Graduate Scholarships & Financial Support
At Pembroke, we recognise that financial worries can be a concern for students and their families, and we are always willing to discuss the availability of support if needed.
This scholarship has given me an amazing opportunity to study and research here in Oxford. Without it, I simply would not be able to be here. Through it I can contribute to our understanding of how our bodies work at the biomedical level
Ever since I was a child I have dreamt of attending a prestigious university aboard: I never thought I would actually have the possibility to do so, academically or financially. But if you work hard and passionately and you have the good fortune to be recognized and valued by an institution (in my case Pembroke College) sometimes dreams can come true.

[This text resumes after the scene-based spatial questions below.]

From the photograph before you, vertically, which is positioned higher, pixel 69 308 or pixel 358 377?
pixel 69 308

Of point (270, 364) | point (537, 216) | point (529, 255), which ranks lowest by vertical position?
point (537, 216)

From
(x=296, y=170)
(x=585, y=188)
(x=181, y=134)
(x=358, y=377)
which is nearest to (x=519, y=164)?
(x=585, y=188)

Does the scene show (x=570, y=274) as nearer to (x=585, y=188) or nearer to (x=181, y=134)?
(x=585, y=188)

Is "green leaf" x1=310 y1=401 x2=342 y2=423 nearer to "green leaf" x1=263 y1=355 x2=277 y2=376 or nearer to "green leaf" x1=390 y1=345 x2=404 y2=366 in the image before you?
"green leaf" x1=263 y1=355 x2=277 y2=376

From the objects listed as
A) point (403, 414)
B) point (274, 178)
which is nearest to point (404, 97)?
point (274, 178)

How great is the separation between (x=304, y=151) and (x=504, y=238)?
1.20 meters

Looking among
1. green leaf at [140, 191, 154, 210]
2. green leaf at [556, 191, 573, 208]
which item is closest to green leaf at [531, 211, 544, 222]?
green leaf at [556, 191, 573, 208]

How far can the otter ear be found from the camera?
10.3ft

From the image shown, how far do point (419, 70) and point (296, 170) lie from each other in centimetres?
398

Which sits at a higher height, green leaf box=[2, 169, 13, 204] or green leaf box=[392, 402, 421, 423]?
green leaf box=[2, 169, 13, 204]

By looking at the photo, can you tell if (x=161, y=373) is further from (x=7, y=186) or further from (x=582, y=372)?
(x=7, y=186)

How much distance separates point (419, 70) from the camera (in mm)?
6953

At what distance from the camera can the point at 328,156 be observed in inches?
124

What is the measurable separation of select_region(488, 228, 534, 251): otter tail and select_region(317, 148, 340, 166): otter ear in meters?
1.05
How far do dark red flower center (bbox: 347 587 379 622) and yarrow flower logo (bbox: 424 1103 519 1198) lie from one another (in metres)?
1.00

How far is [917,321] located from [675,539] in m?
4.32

The pandemic affected lots of people in different ways; for me, it meant that working through the summer vacation of 2020 was no longer an option, as I had to shield in order to protect a vulnerable parent. I was relying on that work to help fund my Medicine degree, and was extremely worried about my finances without it, so I contacted the College to see if they could help. Pembroke’s hardship fund was able to fill in my unexpected shortfall, reducing my stress and letting me get back to learning how to combat this (and any future) medical crisis.
A variety of subject specific scholarships are available to graduates each year across a range of courses. Information about which awards are available for 2022 entrants on admission will be published here.
If your access to funding changes or you run into financial difficulties while you are on course, there are a variety of assistance funds to help support you.
Dean of Graduates Fund
The Dean of Graduates fund is a small discretionary fund to which applications can be made to help defray the costs of attending conferences, making field trips, or other projects which are essential to a graduate's research. The fund will be open for applications and advertised on a termly basis.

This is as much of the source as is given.